• _Reading text_:
*** Block opens ***

Stocks accelerated their losses in the final hour of trading to close lower Wednesday, amid ongoing nervousness over the euro zone and after credit-rating agency Egan-Jones downgraded Spain's credit rating to CCC+ from B.
Egan-Jones' latest downgrade for Spain mark's the fourth from the ratings agency since April.
The Dow Jones Industrial Average dropped 77.42 points, or 0.62 percent, to close at 12,496.38 after struggling between small gains and losses for most of the session.
The S&P 500 slipped 9.30 points, or 0.70 percent, to end at 1,314.88. The Nasdaq slid 24.46 points, or 0.86 percent, to finish at 2,818.61.
The CBOE Volatility Index, widely considered the best gauge of fear in the market, jumped to close above 24.
Most key S&P sectors finished lower, led by consumer discretionary and materials. Telecoms squeezed out a small gain.
JPMorgan CEO Jamie Dimon apologized for the bank's $2 billion trading loss, and told the Senate Banking Committee that it was an "isolated incident." The CEO was jeered by angry protestors ahead of his testimony. Shares added to gains following the hearing, but are still down almost 15 percent since the loss was revealed on May 10. Meanwhile, Oppenheimer cut its price target on the bank to $56 from $58.

*** Block closes ***

• _Listed entries_:
*** Block opens ***

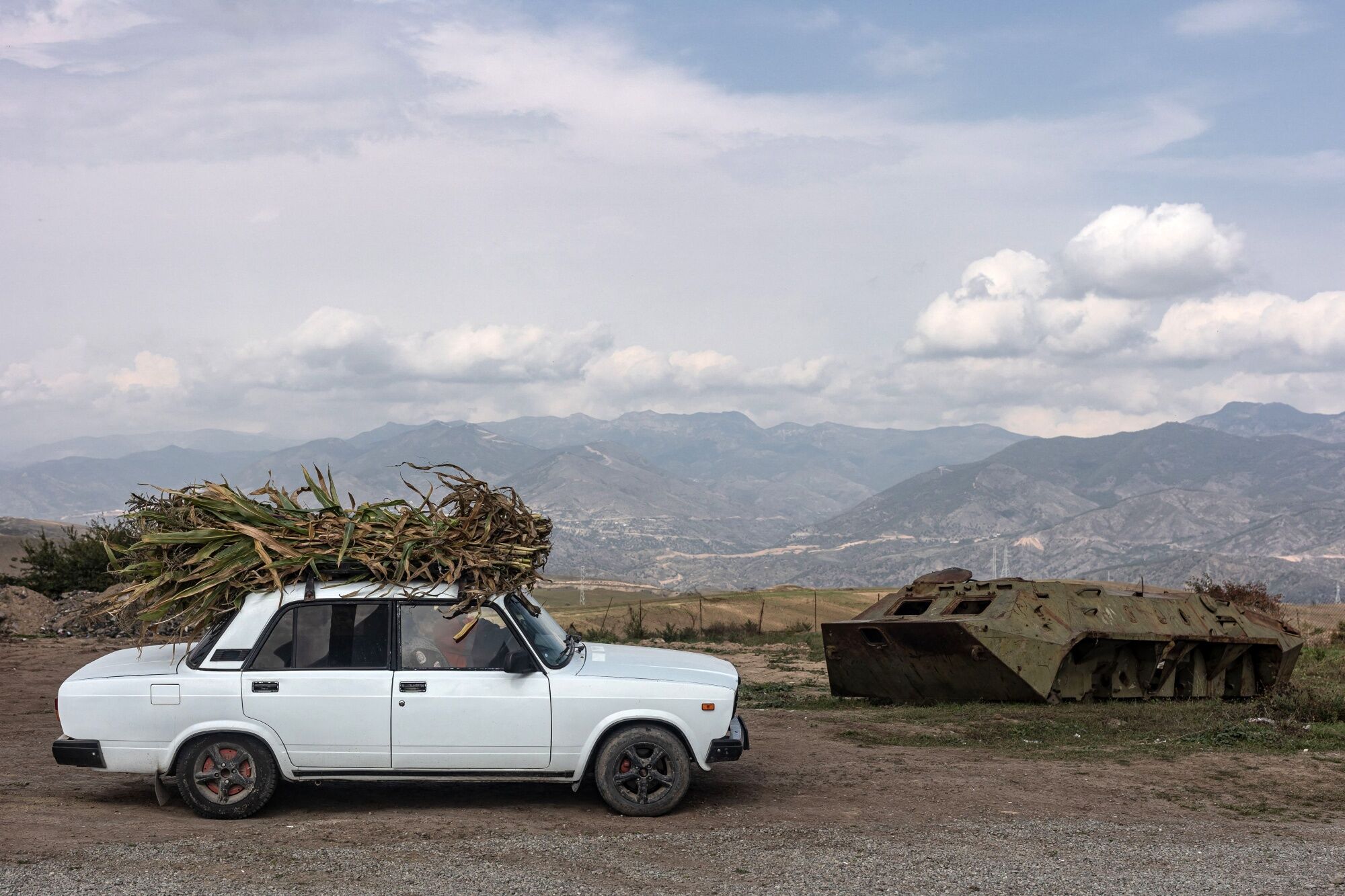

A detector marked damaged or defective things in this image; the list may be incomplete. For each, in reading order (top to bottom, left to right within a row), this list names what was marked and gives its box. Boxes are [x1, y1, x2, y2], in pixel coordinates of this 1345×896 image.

rusty btr hull [818, 573, 1302, 704]
destroyed armored vehicle [818, 573, 1302, 704]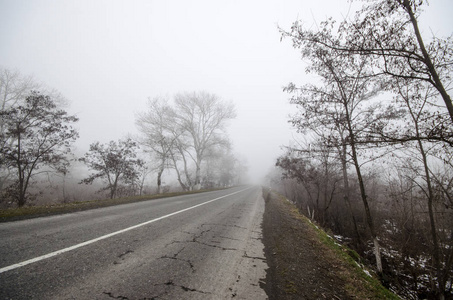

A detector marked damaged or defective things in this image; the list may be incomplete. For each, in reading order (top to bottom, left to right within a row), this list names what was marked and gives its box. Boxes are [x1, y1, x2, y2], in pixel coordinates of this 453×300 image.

cracked asphalt [0, 186, 266, 298]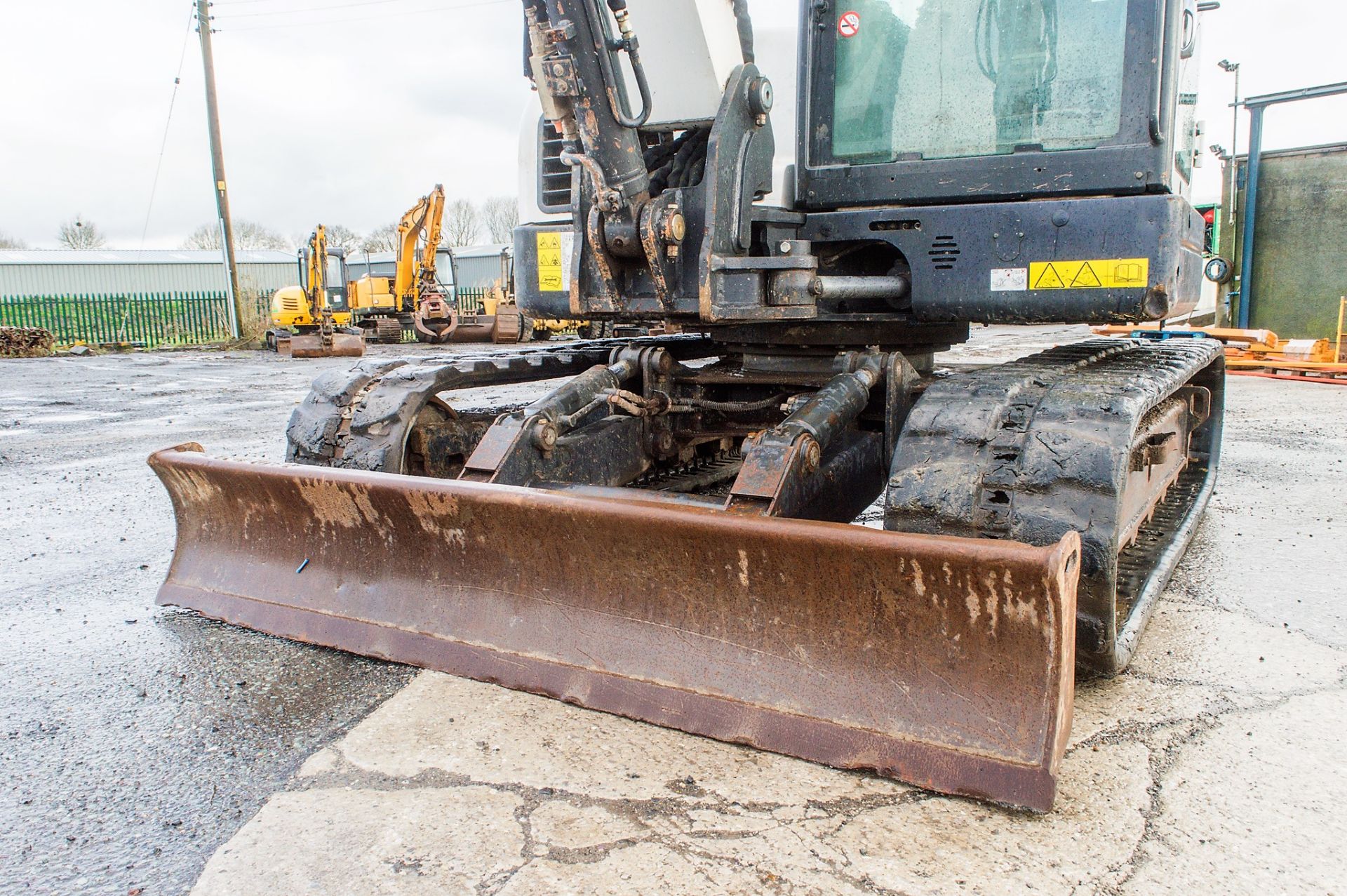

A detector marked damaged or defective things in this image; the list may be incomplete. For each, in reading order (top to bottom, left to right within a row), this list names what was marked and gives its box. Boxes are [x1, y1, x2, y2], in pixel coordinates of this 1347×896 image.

*** Block closes ***

Name every market index mentioned in the market report, and give the closing level the report states for each.

- Dow Jones Industrial Average: 12,496.38
- S&P 500: 1,314.88
- Nasdaq: 2,818.61
- CBOE Volatility Index: above 24